I would guess if he just told it to rename the variables and method first, it would have been closer to the original. |
|
| Apologizing to a program seems rather silly though. Do you apologize to your compiler when you have a typo in your code, and have to make it do all that work again? |
|
| I asked Claude 3.5 Sonnet a question in Italian in rot13 and it replied in Italian in rot13, there are a few typos but it's perfectly understandable. |
|
| I agree, it is fun!
LLM source recovery from binaries is thing. The amazing part is that they are pretty good at adding back meaningful variable names to the generated source code. |
|
| I’m hoping LLMs get better at decompiling/RE’ing assembly because it’s a very laborious process. Currently I don’t think they have enough in their training sets to be very good at it. |
|
| You can do this on minified code with beautifiers like js-beautify, for example. It's not clear why we need to make this an LLM task when we have existing simple scripts to do it? |
|
| This post basically says that I don't need to document my code anymore. No more comments, they can be generated automatically. Hurray! |
|
| Unfortunately the comments that could be generated are exactly the ones that should never be written.
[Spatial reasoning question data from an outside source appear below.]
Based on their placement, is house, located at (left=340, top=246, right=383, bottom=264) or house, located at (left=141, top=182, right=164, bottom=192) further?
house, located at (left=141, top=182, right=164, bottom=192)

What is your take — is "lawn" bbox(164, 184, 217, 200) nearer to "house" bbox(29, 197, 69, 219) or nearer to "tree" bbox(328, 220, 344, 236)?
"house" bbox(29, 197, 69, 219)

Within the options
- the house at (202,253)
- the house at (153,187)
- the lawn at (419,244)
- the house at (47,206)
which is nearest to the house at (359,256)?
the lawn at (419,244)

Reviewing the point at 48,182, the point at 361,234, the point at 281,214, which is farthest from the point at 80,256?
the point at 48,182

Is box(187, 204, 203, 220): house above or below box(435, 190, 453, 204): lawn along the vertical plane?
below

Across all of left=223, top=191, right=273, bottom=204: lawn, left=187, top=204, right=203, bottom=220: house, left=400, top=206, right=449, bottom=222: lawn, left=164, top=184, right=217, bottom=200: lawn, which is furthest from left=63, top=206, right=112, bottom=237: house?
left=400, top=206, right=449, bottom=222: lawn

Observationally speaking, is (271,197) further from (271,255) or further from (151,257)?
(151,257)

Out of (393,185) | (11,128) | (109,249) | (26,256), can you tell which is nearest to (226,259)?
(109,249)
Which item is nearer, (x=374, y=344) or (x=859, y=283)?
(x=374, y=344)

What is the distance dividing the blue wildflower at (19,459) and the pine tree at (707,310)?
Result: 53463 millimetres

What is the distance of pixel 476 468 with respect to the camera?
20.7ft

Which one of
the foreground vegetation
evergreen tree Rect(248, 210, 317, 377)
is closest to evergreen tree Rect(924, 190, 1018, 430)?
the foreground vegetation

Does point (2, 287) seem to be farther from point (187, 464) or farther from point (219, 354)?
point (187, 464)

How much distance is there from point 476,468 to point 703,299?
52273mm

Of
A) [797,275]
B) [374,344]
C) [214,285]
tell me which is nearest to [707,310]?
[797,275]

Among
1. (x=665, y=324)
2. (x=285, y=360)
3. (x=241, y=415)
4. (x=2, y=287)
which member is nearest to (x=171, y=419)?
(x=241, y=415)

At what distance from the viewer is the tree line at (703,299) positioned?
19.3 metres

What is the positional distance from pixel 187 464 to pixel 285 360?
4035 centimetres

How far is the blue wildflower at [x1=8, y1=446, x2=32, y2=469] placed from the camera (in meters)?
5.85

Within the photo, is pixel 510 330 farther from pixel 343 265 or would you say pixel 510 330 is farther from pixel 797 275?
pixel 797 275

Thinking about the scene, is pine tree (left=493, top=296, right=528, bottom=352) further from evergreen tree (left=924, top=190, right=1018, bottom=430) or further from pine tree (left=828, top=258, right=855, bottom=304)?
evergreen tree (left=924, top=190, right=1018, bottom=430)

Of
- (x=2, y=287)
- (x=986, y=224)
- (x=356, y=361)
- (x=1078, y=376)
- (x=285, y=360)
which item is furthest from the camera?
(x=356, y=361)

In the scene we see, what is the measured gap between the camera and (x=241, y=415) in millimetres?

You want the comment to explain why, the information missing from the code. |
|
| You can put these comments into the name of a function, getting rid of the redundancy and having them read by whoever would just be reading the code not to be distracted by the comments. |
|
| It is true that at least some jurisdictions do also explicitly allow for reverse engineering to achieve interoperability, but I don't know if such provision is widespread. |
Sometimes when I refactor, I do this manually with an LLM. It is useful in at least two ways: it can reveal better (more canonical) terminology for names (eg: 'antiparallel_line' instead of 'parallel_line_opposite_direction'), and it can also reveal names that could be generalized (eg: 'find_instance_in_list' instead of 'find_animal_instance_in_animals').